Answer
The solution set for the quadratic equation, ${{x}^{2}}=4x-8$ is $\left\{ 2\pm 2i \right\}$.
Work Step by Step
Consider quadratic equation,
${{x}^{2}}=4x-8$
Convert the equation into standard form by adding $4x+8$ on both sides.
$\begin{align}
& {{x}^{2}}=4x-8 \\
& {{x}^{2}}-4x+8=4x-8-4x+8 \\
& {{x}^{2}}-4x+8=0
\end{align}$
Compare the equation with the standard quadratic equation $a{{x}^{2}}+bx+c=0\text{ , }\left( a\ne 0 \right)$.
Here, $a=1,\text{ }b=-4\text{ and }c=8$
Apply the quadratic formula
$x=\frac{-b\pm \sqrt{{{b}^{2}}-4ac}}{2a}$
Substitute 1 for a, $-4$ for b and 8 for c.
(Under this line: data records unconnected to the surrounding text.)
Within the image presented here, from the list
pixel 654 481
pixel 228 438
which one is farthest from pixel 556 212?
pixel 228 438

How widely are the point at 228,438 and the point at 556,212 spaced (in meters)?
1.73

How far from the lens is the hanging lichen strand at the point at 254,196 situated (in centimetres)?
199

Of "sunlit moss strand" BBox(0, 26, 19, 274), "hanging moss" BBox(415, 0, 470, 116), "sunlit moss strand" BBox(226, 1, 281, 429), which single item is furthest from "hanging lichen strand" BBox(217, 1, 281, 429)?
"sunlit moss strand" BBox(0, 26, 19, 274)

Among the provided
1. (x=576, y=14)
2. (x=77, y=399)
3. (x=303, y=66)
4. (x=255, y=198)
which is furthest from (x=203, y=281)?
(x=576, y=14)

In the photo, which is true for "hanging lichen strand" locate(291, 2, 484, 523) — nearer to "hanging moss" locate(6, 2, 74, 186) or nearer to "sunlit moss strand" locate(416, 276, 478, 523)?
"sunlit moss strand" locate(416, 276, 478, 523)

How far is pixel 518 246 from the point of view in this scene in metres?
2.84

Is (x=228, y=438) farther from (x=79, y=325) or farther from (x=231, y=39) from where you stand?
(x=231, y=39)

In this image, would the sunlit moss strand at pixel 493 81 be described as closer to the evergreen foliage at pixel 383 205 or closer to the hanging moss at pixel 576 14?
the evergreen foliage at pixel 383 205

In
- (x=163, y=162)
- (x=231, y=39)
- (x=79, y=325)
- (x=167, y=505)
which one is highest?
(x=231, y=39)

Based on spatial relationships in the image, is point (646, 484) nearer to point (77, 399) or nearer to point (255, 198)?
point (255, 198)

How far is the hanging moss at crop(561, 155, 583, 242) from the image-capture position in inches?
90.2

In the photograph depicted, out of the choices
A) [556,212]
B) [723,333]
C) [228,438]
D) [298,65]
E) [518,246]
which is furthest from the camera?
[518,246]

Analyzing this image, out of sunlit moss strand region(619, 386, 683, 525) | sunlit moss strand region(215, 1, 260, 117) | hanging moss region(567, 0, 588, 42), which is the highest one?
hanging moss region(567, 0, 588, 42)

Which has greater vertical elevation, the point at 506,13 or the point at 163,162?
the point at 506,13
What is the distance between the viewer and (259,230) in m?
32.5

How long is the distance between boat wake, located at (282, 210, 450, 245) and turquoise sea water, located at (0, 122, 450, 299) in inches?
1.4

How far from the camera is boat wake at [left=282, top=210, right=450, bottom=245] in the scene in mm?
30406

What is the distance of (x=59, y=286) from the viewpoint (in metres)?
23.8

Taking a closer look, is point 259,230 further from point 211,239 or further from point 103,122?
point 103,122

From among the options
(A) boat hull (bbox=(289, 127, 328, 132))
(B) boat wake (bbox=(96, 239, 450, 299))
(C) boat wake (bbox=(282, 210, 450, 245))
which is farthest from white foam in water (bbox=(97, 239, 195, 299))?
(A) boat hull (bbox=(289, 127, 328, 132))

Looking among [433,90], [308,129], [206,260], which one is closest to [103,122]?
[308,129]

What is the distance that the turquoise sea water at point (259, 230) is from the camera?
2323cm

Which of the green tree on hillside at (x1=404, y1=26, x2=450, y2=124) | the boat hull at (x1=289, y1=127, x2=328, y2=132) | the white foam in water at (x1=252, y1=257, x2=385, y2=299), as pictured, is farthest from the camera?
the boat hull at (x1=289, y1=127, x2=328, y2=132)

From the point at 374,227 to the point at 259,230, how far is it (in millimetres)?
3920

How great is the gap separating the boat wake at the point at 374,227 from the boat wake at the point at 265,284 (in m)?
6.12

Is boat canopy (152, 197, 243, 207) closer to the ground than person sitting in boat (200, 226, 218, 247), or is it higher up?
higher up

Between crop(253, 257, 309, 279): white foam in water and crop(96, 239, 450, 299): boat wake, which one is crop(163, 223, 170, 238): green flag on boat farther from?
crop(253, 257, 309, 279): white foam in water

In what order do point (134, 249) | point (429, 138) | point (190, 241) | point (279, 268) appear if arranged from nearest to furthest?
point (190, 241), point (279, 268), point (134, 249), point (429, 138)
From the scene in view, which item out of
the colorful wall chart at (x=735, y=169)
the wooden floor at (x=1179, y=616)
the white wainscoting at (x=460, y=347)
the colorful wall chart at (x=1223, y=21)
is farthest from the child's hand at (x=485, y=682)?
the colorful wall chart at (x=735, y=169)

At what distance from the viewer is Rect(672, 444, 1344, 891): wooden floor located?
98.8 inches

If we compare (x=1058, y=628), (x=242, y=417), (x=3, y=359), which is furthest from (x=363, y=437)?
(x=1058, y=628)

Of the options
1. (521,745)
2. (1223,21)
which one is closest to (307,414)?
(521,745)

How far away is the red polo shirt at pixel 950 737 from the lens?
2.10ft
$x=\frac{-\left( -4 \right)\pm \sqrt{{{\left( -4 \right)}^{2}}-4\left( 1 \right)\left( 8 \right)}}{2\left( 1 \right)}$
Simplify the radical.
$\begin{align}
& x=\frac{-\left( -4 \right)\pm \sqrt{{{\left( -4 \right)}^{2}}-4\left( 1 \right)\left( 8 \right)}}{2\left( 1 \right)} \\
& =\frac{4\pm \sqrt{16-32}}{2} \\
& =\frac{4\pm \sqrt{-16}}{2}
\end{align}$
As $i=\sqrt{-1}$
Therefore,
$\begin{align}
& x=\frac{4\pm \sqrt{16}\sqrt{-1}}{2} \\
& =\frac{4\pm 4i}{2} \\
& =\frac{2\left( 2\pm 2i \right)}{2} \\
& =2\pm 2i
\end{align}$
The solutions of the quadratic are complex conjugates of each other.
Hence, the solution set for the quadratic equation ${{x}^{2}}=4x-8$ is $\left\{ 2\pm 2i \right\}$.